And the characters are all treated equally affectionately. Jacques’ parents (Jean-Pierre Darroussin and Sabine Azéma, who wonderfully complement each other with his buttoned-down dignity and her high-strung emotionalism) act churlishly toward Pascal and Patricia, though they are never presented as villains. And when they receive official word that their son has been shot down behind German lines and is dead, the Mazels tentatively stop by to visit the young boy who may well be their grandson. The situation turns tense when Pascal becomes enraged by their appearance, believing they may try to take away a grandson he only recently (and grudgingly) accepted as a member of his family.

How these three parents respond to the loss of a child due to war or social disgrace is marvelously dramatized by Auteuil with appropriate understatement, particularly in his own performance as Pascal, who consistently changes his mind about his own feelings about his daughter and new grandson. Although he has a lot of dialogue, it’s often in the moments when he’s not speaking that Pascal’s true self emerges, and Auteuil displays that with a combination of virility and gracefulness.

Astrid Bergès-Frisbey’s Patricia is a sublime blend of teenage naïveté and mature womanliness.
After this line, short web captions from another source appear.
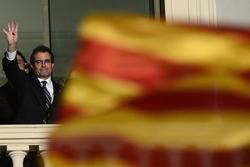 Catalan Leader Mas Calls Snap Elect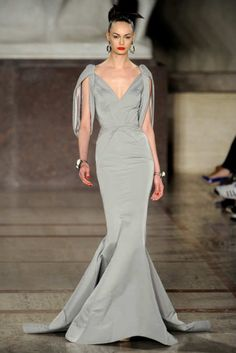 View the Zac Posen Fall 2012 RTW collection. See photos and video of the F2012RTW runway show. Zac Posen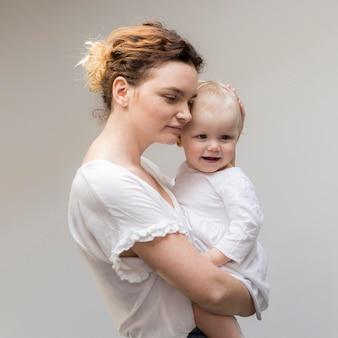 Mooie moeder bedrijf babymeisje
This teenager has been forced by circumstances to become an adult not once (after her mother’s death) but twice (after becoming a mother herself). Perhaps the film’s most remarkable shot occurs when Patricia waits for a rendezvous with Jacques and realizes that he is not coming—confirming her suspicion that he, the rich boy, has no real use for her, the poor girl—and the most touching mix of sadness and hopelessness comes across the young actress’s richly expressive face. That brief moment encapsulates the affection both Pagnol and Auteuil have for their “provincial” characters.